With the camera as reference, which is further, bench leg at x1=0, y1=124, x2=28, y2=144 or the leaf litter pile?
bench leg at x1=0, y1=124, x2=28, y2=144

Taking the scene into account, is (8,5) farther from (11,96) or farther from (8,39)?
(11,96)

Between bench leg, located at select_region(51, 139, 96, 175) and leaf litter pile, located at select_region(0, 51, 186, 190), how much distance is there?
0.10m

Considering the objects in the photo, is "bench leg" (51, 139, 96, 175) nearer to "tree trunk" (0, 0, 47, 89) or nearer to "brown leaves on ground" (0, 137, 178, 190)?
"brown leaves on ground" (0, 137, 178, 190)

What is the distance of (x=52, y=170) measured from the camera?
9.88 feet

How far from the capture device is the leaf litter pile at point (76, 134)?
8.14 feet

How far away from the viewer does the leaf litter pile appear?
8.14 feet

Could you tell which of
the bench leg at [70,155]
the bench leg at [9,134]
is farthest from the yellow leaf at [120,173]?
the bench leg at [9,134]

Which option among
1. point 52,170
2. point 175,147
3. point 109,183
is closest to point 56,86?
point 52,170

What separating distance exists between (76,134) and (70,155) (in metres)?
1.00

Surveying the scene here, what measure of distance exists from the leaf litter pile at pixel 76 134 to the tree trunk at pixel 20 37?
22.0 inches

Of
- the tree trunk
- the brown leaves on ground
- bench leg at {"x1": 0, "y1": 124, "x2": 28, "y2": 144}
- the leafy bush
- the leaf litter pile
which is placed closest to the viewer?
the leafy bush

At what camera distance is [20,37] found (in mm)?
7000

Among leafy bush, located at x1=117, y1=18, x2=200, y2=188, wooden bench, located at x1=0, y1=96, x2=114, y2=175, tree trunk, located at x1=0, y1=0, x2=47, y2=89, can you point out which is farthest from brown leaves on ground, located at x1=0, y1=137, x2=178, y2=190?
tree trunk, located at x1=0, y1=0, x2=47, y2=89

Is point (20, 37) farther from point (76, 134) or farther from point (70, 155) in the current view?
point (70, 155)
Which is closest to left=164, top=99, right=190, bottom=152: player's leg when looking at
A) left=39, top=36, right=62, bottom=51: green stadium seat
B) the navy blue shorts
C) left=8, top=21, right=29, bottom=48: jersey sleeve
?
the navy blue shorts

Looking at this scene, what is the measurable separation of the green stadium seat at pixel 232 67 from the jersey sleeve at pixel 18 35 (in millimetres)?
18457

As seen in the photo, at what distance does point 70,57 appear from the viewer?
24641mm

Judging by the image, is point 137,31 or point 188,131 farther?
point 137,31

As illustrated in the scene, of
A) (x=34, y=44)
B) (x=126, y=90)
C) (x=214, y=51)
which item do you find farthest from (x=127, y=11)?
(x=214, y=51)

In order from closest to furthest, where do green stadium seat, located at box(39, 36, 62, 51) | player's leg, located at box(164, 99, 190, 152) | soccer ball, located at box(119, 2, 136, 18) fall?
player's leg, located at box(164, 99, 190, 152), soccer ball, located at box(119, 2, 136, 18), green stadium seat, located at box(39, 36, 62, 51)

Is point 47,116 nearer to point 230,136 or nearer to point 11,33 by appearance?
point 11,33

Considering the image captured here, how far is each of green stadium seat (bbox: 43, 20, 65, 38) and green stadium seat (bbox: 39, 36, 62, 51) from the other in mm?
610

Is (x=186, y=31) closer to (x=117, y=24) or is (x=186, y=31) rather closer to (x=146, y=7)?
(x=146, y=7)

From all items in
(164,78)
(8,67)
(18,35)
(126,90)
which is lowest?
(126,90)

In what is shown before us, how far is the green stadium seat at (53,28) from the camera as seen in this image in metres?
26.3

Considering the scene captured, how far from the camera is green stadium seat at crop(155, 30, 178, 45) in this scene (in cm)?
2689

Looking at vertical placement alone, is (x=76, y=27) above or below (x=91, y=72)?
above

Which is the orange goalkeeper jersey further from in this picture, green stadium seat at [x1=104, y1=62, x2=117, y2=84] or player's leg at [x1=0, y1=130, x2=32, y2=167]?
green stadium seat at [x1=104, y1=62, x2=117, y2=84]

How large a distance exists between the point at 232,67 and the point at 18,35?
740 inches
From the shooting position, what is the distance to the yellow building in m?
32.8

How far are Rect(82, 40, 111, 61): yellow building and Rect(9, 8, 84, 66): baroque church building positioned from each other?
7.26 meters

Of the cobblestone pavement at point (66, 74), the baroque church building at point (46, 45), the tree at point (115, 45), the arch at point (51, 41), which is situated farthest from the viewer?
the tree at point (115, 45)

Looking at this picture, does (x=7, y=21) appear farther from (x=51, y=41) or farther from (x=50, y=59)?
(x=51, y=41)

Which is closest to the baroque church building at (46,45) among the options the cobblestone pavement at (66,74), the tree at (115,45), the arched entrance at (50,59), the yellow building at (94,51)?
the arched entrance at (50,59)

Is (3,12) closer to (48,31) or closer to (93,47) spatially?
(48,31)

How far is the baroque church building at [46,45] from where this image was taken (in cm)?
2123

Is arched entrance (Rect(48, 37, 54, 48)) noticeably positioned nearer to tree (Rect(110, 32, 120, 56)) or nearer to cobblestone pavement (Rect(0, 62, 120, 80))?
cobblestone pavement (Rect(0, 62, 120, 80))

**Task:** Render the records above, from the line containing "Is arched entrance" through the end of the records, as a two-column CSV with the headers "text" and "answer", one row per record. Quote each field and replace line breaks with spaces.

**Exercise output:**
text,answer
"Is arched entrance (Rect(48, 37, 54, 48)) noticeably positioned nearer to tree (Rect(110, 32, 120, 56)) or nearer to cobblestone pavement (Rect(0, 62, 120, 80))?","cobblestone pavement (Rect(0, 62, 120, 80))"